▸ TESTO DI PARTENZA:
--------------------------------------------------

In stand by
«In vendita ce sono poche e quelle che sono disponibili rimangono mesi e mesi sul mercato», informa Roberto Pala, consulente immobiliare di Remax Mistral Group. Motivo: «Il problema è legato ai tempi e ai costi delle ristrutturazioni, che sono lievitati post Covid e dall’inizio della guerra in Ucraina. Quanto a una casa non campidanese, il range di vendita medio è tra 1.093 e 2.701 euro, cioè 1.678 euro, ricavato dal 70 per cento delle operazioni che abbiamo mandato a rogito negli ultimi dodici mesi. Significa che è un investimento ancora conveniente rispetto ad altre zone della città, per non dire rispetto a Cagliari». Di sicuro l’assenza di sgravi fiscali non incoraggia a comprare casa: «Ma è un discorso che vale dappertutto, non limitato soltanto al centro storico della nostra città», dice Mirko Muscinu, giovane imprenditore edile. «E poi i vincoli, sempre ferrei, non aiutano: all’interno degli edifici sarebbe opportuno avere meno restrizioni, come in altri Paesi d’Europa. Di sicuro lo stato costruttivo generale del centro storico di Selargius è di buon livello, se non ottimo. Le ferite lasciate dalla cementificazione selvaggia sono state sanate: oggi si costruisce e ristruttura con maggiore intelligenza, sfruttando gli spazi per la loro reale utilità». Detto del Piano particolareggiato, Selargius si è dotata anche del Piano urbanistico comunale (Puc) e del Piano di assetto idrogeologico (Pai). Strumenti che invitano anche i privati a “curare” con rigore le proprietà. Poi, c’è chi lo fa e chi no, ma ormai sta diventando una questine di senso civico.

--------------------------------------------------

▸ DATI RACCOLTI:
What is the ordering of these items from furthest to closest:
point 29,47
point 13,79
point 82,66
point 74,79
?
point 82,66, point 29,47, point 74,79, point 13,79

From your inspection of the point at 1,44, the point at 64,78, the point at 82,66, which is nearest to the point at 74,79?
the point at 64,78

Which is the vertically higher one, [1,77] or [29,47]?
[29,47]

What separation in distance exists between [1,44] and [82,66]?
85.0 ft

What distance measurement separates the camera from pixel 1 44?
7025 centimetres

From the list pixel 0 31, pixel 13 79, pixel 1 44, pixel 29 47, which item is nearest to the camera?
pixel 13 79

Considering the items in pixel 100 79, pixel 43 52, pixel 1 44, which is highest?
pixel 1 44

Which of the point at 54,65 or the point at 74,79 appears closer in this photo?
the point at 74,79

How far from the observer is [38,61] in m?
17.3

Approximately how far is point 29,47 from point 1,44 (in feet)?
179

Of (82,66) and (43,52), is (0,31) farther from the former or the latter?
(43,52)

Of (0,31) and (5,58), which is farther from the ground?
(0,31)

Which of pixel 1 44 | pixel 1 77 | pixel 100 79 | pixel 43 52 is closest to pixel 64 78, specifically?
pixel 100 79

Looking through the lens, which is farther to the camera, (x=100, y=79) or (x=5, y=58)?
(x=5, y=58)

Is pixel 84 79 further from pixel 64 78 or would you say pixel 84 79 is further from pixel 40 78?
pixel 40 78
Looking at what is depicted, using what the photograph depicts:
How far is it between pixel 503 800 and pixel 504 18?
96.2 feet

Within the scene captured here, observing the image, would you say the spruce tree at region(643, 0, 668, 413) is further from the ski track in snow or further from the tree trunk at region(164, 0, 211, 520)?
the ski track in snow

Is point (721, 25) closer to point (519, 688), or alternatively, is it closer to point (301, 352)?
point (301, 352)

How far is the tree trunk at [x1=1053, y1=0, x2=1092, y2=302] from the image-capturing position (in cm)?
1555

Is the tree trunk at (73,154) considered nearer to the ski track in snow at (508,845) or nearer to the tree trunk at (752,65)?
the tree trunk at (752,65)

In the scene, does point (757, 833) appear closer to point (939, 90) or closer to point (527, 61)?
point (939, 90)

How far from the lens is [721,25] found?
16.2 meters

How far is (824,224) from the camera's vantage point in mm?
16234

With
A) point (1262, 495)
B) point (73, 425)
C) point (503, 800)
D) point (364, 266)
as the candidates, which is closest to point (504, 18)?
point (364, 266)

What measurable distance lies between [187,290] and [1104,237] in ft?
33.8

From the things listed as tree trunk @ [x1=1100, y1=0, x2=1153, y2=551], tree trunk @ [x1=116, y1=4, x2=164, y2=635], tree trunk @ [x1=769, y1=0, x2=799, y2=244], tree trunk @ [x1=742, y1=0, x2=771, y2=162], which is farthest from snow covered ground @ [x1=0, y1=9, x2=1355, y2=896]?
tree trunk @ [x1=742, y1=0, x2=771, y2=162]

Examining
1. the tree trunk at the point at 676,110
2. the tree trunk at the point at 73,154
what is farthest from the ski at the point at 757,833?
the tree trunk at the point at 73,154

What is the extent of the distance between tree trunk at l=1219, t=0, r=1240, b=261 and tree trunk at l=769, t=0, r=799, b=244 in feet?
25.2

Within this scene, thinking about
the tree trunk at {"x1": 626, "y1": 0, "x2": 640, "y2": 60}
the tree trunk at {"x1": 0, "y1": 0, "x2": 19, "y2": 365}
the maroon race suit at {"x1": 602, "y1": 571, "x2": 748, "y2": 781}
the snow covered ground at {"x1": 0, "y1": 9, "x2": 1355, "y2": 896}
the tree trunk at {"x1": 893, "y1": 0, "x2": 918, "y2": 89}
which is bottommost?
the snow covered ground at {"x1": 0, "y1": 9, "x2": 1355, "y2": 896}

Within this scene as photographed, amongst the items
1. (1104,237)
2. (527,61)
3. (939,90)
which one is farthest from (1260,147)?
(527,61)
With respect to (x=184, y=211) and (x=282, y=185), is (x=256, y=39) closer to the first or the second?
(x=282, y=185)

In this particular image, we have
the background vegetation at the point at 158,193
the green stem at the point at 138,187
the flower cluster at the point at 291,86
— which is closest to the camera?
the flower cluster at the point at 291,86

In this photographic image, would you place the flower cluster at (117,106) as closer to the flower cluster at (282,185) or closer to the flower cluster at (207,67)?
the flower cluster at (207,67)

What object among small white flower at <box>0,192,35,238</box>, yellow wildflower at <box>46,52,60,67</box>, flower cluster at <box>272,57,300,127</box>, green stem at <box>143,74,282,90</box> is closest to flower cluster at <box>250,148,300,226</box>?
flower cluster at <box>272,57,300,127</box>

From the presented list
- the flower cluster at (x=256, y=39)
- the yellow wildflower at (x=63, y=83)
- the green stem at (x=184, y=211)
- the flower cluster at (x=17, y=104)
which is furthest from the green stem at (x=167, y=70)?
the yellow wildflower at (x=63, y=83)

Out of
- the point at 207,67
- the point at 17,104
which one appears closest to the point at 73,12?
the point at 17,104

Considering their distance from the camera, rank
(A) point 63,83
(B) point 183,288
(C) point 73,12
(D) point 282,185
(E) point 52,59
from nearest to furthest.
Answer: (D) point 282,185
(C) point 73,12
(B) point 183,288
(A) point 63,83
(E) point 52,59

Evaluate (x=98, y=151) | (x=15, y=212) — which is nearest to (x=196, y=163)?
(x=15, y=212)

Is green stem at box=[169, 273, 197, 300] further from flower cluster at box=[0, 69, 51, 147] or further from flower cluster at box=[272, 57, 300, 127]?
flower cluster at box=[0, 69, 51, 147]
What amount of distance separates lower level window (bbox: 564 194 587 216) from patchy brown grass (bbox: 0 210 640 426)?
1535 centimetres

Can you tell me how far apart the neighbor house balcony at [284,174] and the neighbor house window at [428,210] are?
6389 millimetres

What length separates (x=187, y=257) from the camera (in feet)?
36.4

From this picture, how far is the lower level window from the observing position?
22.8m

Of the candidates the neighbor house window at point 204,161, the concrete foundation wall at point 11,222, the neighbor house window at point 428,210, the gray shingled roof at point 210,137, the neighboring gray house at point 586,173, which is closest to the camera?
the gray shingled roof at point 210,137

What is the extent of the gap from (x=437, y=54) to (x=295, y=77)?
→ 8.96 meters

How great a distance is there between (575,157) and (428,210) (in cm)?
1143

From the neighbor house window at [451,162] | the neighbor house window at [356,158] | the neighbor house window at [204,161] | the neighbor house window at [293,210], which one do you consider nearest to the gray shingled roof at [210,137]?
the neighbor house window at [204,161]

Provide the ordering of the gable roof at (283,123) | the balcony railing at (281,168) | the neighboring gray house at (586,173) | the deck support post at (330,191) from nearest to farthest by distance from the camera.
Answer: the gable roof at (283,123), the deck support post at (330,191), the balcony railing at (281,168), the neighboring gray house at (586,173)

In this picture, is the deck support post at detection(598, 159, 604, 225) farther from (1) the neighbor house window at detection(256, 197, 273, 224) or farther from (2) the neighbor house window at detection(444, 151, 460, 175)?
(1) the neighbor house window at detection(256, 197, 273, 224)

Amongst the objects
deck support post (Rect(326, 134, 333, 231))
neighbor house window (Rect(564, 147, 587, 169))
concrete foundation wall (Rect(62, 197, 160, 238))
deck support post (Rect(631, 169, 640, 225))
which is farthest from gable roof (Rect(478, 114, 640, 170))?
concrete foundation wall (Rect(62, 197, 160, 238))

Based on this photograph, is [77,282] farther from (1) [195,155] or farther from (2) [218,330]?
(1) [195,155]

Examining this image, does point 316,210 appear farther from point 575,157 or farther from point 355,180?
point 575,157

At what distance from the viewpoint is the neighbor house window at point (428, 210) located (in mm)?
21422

--------------------------------------------------

▸ USO DELLE INFORMAZIONI:
[1] Che lavoro fa Mirko Muscinu secondo il testo di partenza?
[2] Riscrivi come elenco puntato il paragrafo del testo di partenza che comincia con «In vendita ce sono poche», conservando i fatti principali.
[3] Per ognuna delle tre affermazioni indica se è in accordo con il testo di partenza. Rispondi sì o no e riporta tra virgolette le parole del testo che lo stabiliscono.
(a) Secondo Roberto Pala, i costi delle ristrutturazioni sono aumentati dopo il Covid.
(b) Per Mirko Muscinu, la mancanza di sgravi fiscali è un problema solo del centro storico di Selargius.
(c) Selargius si è dotata del Piano di assetto idrogeologico.
Le voci sono materiale a parte e non c'entrano con il testo di partenza.

▸ RISPOSTE PER COMPITO:
[1] È un giovane imprenditore edile.

[2]
- Roberto Pala, consulente immobiliare di Remax Mistral Group, dice che le case in vendita sono poche e che quelle disponibili restano sul mercato per mesi.
- Secondo lui il problema sono i tempi e i costi delle ristrutturazioni, aumentati dopo il Covid e dall'inizio della guerra in Ucraina.
- Per una casa non campidanese il prezzo di vendita va da 1.093 a 2.701 euro. Il dato viene dal 70 per cento delle vendite chiuse dall'agenzia negli ultimi dodici mesi.
- Pala la considera un investimento ancora conveniente rispetto ad altre zone della città e a Cagliari.
- Per Mirko Muscinu, giovane imprenditore edile, la mancanza di sgravi fiscali scoraggia gli acquisti, ma questo vale ovunque.
- Muscinu aggiunge che i vincoli rigidi non aiutano e che dentro gli edifici servirebbero meno restrizioni, come in altri Paesi europei.
- Secondo lui il centro storico di Selargius è costruito bene, i danni della cementificazione selvaggia sono stati sanati e oggi si costruisce e si ristruttura con più intelligenza.
- Oltre al Piano particolareggiato, Selargius ha il Piano urbanistico comunale (Puc) e il Piano di assetto idrogeologico (Pai), che invitano anche i privati a curare con rigore le proprietà.

[3]
(a) Sì: «Il problema è legato ai tempi e ai costi delle ristrutturazioni, che sono lievitati post Covid»
(b) No: «Ma è un discorso che vale dappertutto, non limitato soltanto al centro storico della nostra città»
(c) Sì: «Selargius si è dotata anche del Piano urbanistico comunale (Puc) e del Piano di assetto idrogeologico (Pai)»